From Elsewhere: Britain’s crash and burn economy.
Those of us who can recall, even vaguely, the 1970’s or who have spoken to those who were taxpaying workers during that time know that although the 70’s was time of great cultural creativity it was also a time of economic failure. Mismanagement of the economy and industrial strife had made Britain into the economic sick man of Europe. Attempts to control wages and prices failed and the country was still in the grips of oil price shocks created by oil producing nations many of whom were Middle Eastern Islamic ones who were attempting to punish the West following the Yom Kippur War.
This is why for some of us talk about Britain returning to the 1970’s economically scares us. We’ve seen, experienced and heard about the dire state of Britain and its economy back then. It was a time when neither the Conservatives nor the Labour Party could make Britain work economically and Britain became extremely vulnerable to external shocks such as the 1973 Arab Oil Embargo.
Alistair Heath has written a pretty good piece in the Telegraph outlining how bad things are for today’s British economy with its massive debts and equally massive welfare spending. In his piece he said that he believes that Britain’s debts are now too huge even for a bailout by the International Monetary Fund which is what happened in the 1970’s and that the markets will panic about Britain’s economy which will lead to massive public sector cuts with benefits and pensions obligations being unable to be honoured. There could, Mr Heath said, be a need for an emergency general election in 2027 which will destroy Labour and boost the Reform Party but will also, as economic problems often do, boost Corbyn’s Your Party/’Jezbollah’ vehicle. As a worst case scenario Mr Heath said:
“The worst-case scenario feels more likely, and it would begin by an abrupt loss of confidence in the credit-worthiness of the British government. We need to borrow obscenely large amounts of money from the financial markets every month, thanks to Reeves’ lack of fiscal discipline, and yet our creditors are becoming increasingly jittery. They worry that our deficit is growing, not shrinking, that the economy is barely growing and that Labour backbenchers are vetoing all cuts. They are already charging us a “moron premium” to compensate for the growing risk that we default or inflate away our debt, and these higher borrowing costs automatically mean even greater deficits, and thus even more borrowing. It’s a vicious circle. The 30-year gilt yield recently hit 5.6 per cent, its highest since 1998; another substantial increase would surely topple the Chancellor.

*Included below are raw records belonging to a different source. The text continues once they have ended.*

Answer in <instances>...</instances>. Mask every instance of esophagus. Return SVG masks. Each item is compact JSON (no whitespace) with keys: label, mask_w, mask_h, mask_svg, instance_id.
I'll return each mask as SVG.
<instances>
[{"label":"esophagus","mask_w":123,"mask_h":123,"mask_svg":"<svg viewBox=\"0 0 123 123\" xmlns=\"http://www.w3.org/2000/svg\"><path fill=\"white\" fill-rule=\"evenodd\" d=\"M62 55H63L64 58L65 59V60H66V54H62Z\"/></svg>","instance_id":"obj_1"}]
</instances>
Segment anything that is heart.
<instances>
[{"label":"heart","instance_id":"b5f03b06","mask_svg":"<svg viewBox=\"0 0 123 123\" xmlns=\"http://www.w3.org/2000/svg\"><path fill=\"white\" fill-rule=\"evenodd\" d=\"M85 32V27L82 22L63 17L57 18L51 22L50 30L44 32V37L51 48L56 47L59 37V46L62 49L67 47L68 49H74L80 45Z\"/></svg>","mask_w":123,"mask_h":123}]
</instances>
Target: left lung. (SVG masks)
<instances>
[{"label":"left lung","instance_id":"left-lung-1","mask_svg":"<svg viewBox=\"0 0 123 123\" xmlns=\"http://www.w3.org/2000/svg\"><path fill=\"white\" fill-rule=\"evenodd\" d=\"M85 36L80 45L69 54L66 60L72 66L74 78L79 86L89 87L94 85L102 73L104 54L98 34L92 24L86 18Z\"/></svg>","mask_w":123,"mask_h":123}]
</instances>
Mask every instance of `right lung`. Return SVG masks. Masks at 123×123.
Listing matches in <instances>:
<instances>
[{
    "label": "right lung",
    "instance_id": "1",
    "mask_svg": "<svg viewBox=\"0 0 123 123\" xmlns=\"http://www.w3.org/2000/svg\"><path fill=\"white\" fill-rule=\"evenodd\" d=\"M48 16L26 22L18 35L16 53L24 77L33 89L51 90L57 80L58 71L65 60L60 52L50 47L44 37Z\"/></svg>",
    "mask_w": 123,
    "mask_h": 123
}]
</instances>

There would need to be a trigger for another jump in borrowing costs: perhaps the equally mismanaged French government will be ousted next month, causing contagion, or a UK statistical release will show that the deficit is increasing. The Budget may unravel. Any of this could trigger panic, and a self-fulfilling doom loop that sends rates rocketing. Mortgages and private loans would also shoot up, destroying families and firm”*
You can read the entirety of Mr Heath’s piece, which appears not to be behind a paywall, via the link below:
https://www.telegraph.co.uk/gift/81a695a87c65542a
Personally I can see things being worse than the 1970’s to be quite frank. Back in the 1970’s despite the economic problems we were still a reasonably unified nation. Things were shit but there was enough social capital to enable things to function. Today however things are not the same. It is likely that not only are Britons going to be faced with enormous politician created economic problems but we are also going to face additional problems from societal breakdown, sectarianism, the results of the disastrous net zero project and much more. Britain is much more of a powder keg than it was in the 1970’s even taking into account major issues such as the Irish Troubles that were a factor back in the 70’s but which are less of an issue today. I don’t envy any politician who is sensible and who tries to sort out Britain’s economic and social woes as they are clearly much more serious than any of the problems that the Thatcher government had to deal with when they came to power in 1979.
Britain and Britons are in for a terrible time and it won’t be just be having to use candles to give us light due to coal miners strikes affecting electricity generation. It will be all that plus ethnic and religious conflict, currency devaluation, inflation and social breakdown. Britain is a ship holed below the waterline and its heading at rapid speed towards some very dangerous rocks.